- **Extract provided**
Violin master Fritz Kreisler once said, “the name changes, the value remains.”
He made that comment in 1935 after critics derided him for writing works and passing them off as oeuvres from composers like Pugnani and Tartini. Of course, the critics he angered were originally impressed by his compositions.
Another composer’s reputation he co-opted was that of Antonio Vivaldi. At the time, middle of the 20th century’s fourth decade, Vivaldi was a virtual unknown.
Even his most seminal work, Le quattro stagioni, better known as The Four Seasons, was lost to the annals of time.
Kreisler’s musical ruse started the Vivaldi comeback. It was furthered by musicologist Marc Pincherle.
Pincherle began his Vivaldi scholarship in 1913. His biography of the composer came out after World War II and is still considered an important and significant work.
From there, musicians like Arturo Toscanini, Olga Rudge, Louis Kaufman, and Alfredo Casella took over the role spreading the Italian composer’s genius. Vivaldi’s music did the rest.
Had it not been for the names listed above, Vivaldi’s music may still be buried. That’s a tragedy difficult to comprehend especially when one considers how popular and successful he was during his lifetime.
"An anonymous portrait in oils in the Museo Internazionale e Biblioteca della Musica di
Bologna is generally believed to be of Vivaldi and may be linked to
the Morellon La Cave engraving
Birth and Baptism
Antonio Lucio Vivaldi was born in Venice on March 4, 1678. Unusual for his era, he was baptized by his midwife shortly after birth.
The reason for a hasty baptism is unknown. Historians have put forth two theories.
One, he was in poor health and there were concerns he was going to die.
Two, earlier in the day Venice suffered an earthquake. The quick baptism may have been a response to the Earth moving.
The first theory seems the most likely. Even though Vivaldi lived to be 63, his health was poor.

- **Material shown**

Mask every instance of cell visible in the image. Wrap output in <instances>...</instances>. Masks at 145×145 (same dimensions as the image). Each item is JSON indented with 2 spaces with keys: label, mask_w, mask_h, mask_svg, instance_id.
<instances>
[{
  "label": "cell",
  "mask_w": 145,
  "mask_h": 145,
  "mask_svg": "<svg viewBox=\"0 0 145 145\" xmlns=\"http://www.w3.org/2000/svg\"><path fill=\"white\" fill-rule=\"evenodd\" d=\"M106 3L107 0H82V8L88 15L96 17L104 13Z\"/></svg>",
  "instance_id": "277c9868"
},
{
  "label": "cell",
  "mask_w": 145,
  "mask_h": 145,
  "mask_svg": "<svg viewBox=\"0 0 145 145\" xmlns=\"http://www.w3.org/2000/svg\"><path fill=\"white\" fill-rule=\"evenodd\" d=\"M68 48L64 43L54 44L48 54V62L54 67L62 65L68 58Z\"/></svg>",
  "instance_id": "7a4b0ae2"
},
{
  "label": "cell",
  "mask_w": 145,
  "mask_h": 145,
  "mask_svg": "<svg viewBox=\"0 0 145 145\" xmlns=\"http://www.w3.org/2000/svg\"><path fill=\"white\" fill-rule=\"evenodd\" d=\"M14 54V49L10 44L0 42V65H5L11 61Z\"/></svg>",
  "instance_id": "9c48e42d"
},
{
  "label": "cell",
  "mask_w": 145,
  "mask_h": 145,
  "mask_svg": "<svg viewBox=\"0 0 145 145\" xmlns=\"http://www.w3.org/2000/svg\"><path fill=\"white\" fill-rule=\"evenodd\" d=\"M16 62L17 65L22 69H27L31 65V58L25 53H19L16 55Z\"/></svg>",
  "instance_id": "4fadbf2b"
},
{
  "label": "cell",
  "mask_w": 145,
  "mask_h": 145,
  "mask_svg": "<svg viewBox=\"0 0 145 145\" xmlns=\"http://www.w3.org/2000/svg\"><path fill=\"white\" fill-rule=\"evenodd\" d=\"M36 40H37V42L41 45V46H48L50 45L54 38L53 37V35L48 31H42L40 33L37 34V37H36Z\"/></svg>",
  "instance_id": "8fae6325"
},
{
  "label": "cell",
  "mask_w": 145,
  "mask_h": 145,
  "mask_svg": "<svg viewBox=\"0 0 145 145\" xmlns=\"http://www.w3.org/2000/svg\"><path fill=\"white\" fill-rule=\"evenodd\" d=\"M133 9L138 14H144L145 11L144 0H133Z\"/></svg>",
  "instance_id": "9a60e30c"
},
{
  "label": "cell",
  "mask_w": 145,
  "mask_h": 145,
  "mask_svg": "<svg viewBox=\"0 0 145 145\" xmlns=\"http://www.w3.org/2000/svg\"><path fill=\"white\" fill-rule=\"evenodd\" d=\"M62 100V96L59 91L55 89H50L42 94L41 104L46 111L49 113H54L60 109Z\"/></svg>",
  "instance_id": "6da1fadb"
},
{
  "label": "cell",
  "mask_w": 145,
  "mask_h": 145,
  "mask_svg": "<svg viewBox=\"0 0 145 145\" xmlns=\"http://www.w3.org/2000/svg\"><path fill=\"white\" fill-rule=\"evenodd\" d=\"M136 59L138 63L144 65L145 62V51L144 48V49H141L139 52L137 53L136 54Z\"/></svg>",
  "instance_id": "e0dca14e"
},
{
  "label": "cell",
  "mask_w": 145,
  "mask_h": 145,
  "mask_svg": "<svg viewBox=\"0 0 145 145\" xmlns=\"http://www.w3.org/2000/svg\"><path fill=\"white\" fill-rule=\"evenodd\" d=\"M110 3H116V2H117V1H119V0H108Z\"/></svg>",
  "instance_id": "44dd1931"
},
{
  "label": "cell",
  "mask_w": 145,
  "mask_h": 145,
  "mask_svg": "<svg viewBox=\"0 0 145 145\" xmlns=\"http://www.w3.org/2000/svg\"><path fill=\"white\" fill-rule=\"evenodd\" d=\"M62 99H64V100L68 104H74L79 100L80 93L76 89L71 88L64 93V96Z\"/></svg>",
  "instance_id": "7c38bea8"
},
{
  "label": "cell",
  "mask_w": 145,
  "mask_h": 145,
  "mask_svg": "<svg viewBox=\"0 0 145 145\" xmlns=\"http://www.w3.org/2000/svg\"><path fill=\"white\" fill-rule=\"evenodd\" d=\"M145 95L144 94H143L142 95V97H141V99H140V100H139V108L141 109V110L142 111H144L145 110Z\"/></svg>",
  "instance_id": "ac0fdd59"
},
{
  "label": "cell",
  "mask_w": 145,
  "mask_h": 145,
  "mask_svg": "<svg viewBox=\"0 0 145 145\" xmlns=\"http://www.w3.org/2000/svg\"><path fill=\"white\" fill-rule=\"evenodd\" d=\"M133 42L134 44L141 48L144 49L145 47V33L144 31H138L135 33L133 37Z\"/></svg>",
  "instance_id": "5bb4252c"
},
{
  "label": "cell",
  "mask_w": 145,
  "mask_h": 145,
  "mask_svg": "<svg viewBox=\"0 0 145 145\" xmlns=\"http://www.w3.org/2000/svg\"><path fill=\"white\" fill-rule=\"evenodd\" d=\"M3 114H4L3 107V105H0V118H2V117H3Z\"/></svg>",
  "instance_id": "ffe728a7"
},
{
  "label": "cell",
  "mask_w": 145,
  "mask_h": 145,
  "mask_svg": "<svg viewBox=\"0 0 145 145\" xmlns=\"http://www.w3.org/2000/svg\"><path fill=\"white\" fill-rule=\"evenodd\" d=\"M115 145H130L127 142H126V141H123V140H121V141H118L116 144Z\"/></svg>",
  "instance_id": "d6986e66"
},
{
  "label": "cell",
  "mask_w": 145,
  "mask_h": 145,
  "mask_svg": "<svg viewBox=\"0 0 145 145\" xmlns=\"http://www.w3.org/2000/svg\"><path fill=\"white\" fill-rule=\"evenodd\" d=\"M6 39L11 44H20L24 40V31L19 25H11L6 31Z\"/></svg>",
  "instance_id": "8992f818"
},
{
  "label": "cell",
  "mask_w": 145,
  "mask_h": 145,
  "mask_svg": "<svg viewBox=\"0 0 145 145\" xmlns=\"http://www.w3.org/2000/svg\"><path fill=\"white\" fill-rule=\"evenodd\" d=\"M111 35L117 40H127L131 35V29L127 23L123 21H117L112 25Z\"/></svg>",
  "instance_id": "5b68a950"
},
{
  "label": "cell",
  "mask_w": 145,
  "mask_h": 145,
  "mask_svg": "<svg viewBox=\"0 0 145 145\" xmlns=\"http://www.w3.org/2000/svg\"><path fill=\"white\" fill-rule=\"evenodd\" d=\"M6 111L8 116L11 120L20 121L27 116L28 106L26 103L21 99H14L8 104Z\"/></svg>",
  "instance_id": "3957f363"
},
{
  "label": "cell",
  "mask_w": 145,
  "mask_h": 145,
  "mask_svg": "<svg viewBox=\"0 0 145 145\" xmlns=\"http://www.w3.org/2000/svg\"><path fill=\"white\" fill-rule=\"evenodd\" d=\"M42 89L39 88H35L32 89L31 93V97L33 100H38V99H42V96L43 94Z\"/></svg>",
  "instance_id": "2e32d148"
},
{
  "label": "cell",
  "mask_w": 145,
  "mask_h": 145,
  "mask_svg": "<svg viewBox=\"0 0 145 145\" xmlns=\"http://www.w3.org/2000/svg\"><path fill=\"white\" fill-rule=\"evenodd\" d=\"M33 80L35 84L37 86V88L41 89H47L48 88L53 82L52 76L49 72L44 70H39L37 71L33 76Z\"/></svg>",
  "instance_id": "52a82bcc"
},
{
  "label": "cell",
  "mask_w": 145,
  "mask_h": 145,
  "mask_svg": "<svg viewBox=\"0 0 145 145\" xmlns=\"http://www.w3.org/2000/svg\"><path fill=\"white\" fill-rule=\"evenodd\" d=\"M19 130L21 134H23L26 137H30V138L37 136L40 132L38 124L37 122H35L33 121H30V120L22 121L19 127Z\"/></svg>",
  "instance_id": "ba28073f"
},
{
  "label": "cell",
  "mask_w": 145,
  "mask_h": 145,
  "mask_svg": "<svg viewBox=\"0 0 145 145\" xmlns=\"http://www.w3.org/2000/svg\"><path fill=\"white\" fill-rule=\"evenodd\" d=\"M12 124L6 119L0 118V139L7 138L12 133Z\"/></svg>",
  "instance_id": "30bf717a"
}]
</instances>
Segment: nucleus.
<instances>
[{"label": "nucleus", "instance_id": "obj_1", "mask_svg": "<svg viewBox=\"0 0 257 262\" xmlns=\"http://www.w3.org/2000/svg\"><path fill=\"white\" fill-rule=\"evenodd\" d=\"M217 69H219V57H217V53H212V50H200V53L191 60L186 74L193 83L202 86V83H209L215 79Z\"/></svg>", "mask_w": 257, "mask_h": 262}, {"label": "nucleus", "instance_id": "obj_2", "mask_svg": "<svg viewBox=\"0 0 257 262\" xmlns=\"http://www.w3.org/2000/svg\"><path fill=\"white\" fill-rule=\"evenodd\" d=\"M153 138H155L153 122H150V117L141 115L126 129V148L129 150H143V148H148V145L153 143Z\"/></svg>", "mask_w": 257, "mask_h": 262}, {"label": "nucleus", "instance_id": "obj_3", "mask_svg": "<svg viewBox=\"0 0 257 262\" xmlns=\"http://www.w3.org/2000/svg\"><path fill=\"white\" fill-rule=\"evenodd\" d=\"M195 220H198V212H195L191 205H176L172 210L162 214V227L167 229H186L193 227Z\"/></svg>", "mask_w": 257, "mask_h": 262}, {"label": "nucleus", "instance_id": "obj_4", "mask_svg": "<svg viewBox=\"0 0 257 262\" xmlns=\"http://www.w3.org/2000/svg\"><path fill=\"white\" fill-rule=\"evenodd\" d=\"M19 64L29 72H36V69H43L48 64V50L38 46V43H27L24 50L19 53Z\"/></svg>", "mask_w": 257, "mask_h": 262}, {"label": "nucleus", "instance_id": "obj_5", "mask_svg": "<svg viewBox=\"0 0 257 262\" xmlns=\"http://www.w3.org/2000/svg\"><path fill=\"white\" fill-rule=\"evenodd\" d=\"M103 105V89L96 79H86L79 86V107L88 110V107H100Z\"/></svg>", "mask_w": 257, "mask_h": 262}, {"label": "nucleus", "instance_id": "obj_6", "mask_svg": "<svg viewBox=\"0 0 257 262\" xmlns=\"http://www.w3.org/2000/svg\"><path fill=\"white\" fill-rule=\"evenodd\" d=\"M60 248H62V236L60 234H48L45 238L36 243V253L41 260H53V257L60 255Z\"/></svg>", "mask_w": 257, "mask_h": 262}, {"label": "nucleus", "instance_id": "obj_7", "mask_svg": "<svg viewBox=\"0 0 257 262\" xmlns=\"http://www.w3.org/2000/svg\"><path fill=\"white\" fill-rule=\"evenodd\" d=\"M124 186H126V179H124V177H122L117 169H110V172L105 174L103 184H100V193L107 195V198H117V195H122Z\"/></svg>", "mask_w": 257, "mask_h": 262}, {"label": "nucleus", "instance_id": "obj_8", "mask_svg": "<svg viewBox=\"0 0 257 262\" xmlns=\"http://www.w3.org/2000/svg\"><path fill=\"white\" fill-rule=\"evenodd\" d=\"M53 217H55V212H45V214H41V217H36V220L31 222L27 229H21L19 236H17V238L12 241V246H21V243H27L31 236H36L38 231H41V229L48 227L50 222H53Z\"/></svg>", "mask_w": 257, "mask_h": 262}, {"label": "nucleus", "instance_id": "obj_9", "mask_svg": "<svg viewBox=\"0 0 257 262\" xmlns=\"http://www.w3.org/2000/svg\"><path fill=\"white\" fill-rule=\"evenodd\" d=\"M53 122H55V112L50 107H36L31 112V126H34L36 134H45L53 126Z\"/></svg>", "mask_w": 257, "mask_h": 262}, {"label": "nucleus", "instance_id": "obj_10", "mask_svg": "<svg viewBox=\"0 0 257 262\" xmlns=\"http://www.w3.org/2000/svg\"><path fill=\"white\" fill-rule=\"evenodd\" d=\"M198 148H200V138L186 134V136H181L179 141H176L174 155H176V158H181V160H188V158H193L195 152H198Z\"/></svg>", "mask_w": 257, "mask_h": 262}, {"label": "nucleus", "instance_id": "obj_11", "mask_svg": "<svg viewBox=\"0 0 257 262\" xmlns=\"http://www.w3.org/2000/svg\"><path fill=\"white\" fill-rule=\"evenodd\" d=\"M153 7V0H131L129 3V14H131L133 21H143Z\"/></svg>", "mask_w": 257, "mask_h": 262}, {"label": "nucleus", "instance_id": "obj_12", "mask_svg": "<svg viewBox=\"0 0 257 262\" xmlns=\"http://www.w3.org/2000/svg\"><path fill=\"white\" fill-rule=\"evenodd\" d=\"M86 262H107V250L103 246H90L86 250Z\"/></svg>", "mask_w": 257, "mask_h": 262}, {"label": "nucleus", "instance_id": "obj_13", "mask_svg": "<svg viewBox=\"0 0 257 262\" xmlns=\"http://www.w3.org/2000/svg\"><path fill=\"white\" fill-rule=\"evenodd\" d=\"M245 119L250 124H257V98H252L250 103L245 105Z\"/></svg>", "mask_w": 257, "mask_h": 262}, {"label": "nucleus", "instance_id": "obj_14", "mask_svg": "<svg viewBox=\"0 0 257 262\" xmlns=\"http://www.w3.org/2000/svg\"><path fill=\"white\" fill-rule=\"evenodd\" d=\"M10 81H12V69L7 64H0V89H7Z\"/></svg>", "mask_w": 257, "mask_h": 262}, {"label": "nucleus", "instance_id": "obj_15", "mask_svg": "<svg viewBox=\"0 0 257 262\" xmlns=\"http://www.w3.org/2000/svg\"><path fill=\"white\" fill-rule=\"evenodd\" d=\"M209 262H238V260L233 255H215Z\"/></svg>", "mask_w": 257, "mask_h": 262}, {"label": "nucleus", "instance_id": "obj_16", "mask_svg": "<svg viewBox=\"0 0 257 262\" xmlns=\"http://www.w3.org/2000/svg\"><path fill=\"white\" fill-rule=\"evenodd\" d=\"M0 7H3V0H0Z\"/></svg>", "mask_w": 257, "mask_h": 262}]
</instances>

- **To do**
a – In the passage on Vivaldi's revival, in what year did Marc Pincherle begin his Vivaldi scholarship?
b – Extend the passage on Vivaldi's life and revival, picking up after its final sentence about his poor health.

- **Answers by task**
a – 1913

b –
He suffered from what was described as tightness in the chest.
Modern doctors believe he had asthma.
Vivaldi was the oldest of nine children. His father was a professional violinist, founder of a musicians’ union, and probably a composer.
Dad taught his son how to play the violin. Vivaldi was sort of a child prodigy and a virtuoso on the instrument.
The second theory about his rapid baptism may have been the reason behind his mother dedicating him to the seminary. Vivaldi was ordained in 1703 although he stopped performing priestly duties three years later.
Many believe he abandoned his priestly duties because of poor health. Others theorize that he stopped citing mass because it interfered with his composing. Regardless of the reason, he never left the priesthood.
Master of Violin
Also in 1703, Vivaldi landed the job of “master of violin” at the Devout Hospital of Mercy in his hometown of Venice. That hospital, known in Italian as the Ospedale della Pieta, was an orphanage.
The hospital was his employer until 1715 and then again from 1723 to 1740. While working there, he composed many works. Some of his compositions were for, and performed by, the young girls living there.
Vivaldi’s first work was published in 1705. During his lifetime, The Red Priest wrote more than 500 concertos, 90 sonatas, more than 50 operas, four oratories, 40 cantatas, and dozens of others works.
Clearly, Vivaldi was a prolific composer. During a ten-year period beginning in 1723, he penned 140 concerti and those were just for the orphanage.
It should be said that calling the Devout Hospital of Mercy an orphanage is misleading.
You’ll be hard pressed to find a composer of Vivaldi’s era with more published works. Despite that, he stopped publishing concertos in the 1730s.
Instead of writing concertos for publications, he wrote them for the well-to-do. They commissioned Vivaldi’s creative talents to show off to friends and/or add to their collection.
It sounds elitist, but the business model was more profitable for Vivaldi than the mass marketing route.
The downside was prosperity.
Many of these works have been lost to the dustbin of history or are still hidden in the timeworn libraries of Europe’s wealthy.
The Four Seasons
His most popular composition is The Four Seasons. The work, published in 1725, is comprised of four violin concerti, and as the name implies, expresses the passing of spring, summer, autumn, and winter.
The musical year begins with “Spring.” That concerto is the only one of the four that’s not original to the suite. To write that, Vivaldi used motifs from his opera Il Giustino.
An aspect of Vivaldi’s Four Seasons that causal fans may not know is the work has words.
No, The Four Seasons doesn’t have lyrics, but sonnets. These sonnets, possibly written by Vivaldi, explain the spirit of each season and intended to be recited before the individual concerti.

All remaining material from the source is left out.